- _Passage provided_
However, the Amazon has an invaluable source that provides huge amounts of phosphorus each year. They are those diatom algae that died in the lakes of the Sahara and, turned into dust, have flown thousands of kilometers with the wind until they precipitate with the rains. It is this haze that feeds the Amazon rainforest with phosphorus. It is estimated that the amount of Saharan dust received by the Amazon basin is around 30 tons per hectare per year. And with it, up to 23 grams of phosphorus are deposited per hectare and year to fertilize the basin. The amount of phosphorus that the basin loses through the river is very similar.

the circle closes

Of course, everything that the Amazon rainforest produces, phosphorus included, ends up in the waters of the Amazon, the longest river in the Americas. Its mouth of slow and calm waters is the ideal place for the proliferation of algae, such as diatoms . Algae that retain much of the nutrients dissolved in the water.

- _Provided data_
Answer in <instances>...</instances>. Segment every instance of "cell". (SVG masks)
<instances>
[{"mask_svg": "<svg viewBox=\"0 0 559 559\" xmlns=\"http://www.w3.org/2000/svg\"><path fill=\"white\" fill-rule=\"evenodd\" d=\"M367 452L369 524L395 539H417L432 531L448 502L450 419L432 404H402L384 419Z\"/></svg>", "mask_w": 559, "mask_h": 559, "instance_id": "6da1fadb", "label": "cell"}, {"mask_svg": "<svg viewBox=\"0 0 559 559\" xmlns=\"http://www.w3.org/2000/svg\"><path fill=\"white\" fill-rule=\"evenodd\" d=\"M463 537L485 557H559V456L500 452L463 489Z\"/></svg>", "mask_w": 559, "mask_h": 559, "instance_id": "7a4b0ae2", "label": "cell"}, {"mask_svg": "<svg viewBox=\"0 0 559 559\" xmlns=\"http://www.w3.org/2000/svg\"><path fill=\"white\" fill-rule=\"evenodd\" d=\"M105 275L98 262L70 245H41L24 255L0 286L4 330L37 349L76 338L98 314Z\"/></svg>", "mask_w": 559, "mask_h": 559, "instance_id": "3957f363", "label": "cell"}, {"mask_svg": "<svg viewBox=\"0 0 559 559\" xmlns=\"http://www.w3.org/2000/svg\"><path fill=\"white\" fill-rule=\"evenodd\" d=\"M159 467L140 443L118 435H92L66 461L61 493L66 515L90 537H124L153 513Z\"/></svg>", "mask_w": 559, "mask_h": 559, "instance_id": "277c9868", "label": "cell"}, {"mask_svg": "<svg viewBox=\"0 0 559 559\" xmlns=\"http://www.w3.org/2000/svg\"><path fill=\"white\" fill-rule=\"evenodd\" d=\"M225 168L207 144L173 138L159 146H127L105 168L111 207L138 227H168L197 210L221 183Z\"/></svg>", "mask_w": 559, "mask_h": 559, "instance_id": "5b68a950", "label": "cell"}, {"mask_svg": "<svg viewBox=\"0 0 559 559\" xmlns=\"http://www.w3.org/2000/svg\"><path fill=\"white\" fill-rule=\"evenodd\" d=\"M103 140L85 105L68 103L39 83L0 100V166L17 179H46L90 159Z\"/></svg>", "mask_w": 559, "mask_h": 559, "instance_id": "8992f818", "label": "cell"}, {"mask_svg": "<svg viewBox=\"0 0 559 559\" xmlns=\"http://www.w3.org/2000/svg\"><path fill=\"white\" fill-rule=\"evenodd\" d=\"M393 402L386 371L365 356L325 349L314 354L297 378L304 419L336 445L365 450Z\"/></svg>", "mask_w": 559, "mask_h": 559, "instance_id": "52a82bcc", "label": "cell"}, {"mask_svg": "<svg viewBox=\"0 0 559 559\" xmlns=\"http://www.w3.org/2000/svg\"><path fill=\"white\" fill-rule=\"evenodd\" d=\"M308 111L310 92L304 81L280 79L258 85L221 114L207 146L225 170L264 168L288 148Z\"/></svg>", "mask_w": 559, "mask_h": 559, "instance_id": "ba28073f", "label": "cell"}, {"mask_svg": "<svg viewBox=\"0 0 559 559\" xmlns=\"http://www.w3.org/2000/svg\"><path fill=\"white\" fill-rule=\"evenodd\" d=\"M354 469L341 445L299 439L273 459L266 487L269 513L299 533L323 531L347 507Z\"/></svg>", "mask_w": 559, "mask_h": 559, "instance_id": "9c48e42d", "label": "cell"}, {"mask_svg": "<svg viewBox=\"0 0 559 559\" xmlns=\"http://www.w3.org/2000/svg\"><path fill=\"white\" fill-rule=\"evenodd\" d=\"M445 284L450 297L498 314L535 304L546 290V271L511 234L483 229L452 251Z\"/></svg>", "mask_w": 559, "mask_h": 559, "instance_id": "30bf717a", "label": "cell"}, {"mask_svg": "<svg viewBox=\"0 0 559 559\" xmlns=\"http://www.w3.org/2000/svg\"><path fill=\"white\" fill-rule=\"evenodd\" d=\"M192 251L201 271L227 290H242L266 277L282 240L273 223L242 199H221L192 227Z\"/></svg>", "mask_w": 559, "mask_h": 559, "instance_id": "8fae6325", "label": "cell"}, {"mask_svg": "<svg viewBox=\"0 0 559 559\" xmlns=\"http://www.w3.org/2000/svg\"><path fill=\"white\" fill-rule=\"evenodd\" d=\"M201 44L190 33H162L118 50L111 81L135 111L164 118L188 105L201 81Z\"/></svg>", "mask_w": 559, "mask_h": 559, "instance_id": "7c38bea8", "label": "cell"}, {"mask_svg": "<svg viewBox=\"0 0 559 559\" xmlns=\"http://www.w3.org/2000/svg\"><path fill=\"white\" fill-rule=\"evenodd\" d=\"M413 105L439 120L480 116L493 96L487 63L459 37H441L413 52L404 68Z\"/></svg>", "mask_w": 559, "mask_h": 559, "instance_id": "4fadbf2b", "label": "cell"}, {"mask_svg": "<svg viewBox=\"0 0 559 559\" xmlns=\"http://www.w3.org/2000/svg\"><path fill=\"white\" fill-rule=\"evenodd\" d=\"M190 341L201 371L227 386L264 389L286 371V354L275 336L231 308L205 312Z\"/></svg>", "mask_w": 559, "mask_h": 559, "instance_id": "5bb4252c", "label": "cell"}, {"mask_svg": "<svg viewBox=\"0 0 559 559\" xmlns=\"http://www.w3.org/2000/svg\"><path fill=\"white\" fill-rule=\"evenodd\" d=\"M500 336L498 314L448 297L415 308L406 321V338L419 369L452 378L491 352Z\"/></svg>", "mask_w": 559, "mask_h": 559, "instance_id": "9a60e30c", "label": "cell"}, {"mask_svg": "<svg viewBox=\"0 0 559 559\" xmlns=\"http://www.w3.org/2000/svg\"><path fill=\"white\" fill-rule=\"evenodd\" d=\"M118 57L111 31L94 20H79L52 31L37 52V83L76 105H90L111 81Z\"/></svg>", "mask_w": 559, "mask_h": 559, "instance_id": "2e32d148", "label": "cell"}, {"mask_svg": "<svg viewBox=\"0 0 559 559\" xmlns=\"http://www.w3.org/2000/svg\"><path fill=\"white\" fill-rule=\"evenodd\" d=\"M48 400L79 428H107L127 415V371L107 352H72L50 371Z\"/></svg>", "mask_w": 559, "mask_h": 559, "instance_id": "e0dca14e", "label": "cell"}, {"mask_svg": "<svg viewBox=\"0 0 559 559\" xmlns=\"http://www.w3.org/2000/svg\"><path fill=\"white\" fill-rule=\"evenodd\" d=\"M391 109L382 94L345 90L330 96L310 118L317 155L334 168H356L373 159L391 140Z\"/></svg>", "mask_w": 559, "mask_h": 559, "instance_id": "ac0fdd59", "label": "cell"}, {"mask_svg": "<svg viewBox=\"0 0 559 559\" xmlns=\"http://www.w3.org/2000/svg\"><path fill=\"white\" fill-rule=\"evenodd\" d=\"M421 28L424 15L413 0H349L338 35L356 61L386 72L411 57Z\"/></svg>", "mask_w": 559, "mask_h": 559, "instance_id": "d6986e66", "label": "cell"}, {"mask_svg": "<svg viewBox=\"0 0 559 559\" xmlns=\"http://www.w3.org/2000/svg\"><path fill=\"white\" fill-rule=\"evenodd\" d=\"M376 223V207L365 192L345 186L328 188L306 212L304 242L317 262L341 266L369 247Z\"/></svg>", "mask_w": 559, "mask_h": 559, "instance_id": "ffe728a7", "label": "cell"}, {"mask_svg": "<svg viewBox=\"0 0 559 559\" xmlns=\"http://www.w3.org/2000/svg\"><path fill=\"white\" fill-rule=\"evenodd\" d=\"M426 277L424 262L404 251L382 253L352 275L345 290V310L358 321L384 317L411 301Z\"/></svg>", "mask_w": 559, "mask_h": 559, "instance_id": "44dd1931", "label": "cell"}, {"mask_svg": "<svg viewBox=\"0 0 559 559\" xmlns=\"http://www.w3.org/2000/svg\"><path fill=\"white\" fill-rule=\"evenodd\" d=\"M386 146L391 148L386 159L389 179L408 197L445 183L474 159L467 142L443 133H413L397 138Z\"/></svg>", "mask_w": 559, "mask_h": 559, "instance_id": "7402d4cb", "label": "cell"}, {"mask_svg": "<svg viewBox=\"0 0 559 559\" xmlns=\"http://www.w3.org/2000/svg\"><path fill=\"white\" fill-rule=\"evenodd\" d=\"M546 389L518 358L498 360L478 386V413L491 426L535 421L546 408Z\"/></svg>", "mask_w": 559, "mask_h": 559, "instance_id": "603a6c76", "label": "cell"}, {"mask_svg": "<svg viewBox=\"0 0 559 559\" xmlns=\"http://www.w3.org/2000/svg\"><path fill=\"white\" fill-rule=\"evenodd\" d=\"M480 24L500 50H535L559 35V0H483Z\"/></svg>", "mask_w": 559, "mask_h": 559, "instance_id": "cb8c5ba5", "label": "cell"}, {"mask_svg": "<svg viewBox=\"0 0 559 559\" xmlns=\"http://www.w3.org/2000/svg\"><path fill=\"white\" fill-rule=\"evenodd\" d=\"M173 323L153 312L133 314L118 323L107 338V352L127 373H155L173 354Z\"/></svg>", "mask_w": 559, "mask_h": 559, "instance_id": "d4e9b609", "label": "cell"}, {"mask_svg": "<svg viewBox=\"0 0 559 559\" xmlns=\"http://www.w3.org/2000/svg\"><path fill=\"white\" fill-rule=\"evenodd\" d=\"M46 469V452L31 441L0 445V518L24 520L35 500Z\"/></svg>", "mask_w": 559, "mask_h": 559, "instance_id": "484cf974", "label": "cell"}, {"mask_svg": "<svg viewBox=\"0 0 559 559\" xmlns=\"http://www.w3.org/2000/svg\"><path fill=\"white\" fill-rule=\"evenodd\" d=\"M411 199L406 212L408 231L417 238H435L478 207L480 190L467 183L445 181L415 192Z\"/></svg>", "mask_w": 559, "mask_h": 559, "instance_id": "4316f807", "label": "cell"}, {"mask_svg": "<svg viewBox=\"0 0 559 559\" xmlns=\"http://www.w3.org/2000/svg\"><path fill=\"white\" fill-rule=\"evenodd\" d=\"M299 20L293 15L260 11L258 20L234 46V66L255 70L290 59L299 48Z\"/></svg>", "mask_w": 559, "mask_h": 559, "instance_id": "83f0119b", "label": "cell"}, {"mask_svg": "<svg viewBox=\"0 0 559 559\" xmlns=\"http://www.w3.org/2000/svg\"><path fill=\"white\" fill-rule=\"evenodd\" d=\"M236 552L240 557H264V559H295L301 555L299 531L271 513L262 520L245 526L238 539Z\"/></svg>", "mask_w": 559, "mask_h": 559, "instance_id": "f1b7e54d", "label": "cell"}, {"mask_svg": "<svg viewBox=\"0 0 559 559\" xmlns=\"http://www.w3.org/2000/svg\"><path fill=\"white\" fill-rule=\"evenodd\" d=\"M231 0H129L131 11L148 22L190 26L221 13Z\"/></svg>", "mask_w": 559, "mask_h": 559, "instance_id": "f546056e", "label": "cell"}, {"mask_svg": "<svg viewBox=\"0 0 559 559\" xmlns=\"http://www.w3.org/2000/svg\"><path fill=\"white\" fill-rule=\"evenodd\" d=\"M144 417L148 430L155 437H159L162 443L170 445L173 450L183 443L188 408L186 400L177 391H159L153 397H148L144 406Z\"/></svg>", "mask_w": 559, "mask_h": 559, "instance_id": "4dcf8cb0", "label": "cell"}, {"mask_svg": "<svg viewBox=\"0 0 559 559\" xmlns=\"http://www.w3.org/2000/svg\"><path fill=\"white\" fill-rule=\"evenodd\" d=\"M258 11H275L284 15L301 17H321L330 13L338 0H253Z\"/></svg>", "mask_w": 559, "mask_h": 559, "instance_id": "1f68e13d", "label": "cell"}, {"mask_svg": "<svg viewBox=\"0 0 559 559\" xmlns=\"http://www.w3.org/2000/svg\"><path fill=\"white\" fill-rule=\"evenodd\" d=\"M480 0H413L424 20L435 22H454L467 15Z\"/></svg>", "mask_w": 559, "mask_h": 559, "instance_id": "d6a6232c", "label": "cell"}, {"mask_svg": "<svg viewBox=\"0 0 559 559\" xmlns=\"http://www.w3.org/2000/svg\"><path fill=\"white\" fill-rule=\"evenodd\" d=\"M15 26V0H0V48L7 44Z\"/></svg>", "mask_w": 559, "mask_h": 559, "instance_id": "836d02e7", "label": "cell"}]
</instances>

- _What to work on_
1. Reproduce the passage on Saharan dust and the Amazon between "Of course, everything" and "in the water.", inclusive.
2. In the passage on Saharan dust and the Amazon, how much Saharan dust is the Amazon basin estimated to receive?
The material comes from a different source than the passage.

- _Answers to this exercise_
1.
Of course, everything that the Amazon rainforest produces, phosphorus included, ends up in the waters of the Amazon, the longest river in the Americas. Its mouth of slow and calm waters is the ideal place for the proliferation of algae, such as diatoms . Algae that retain much of the nutrients dissolved in the water.

2. Around 30 tons per hectare per year.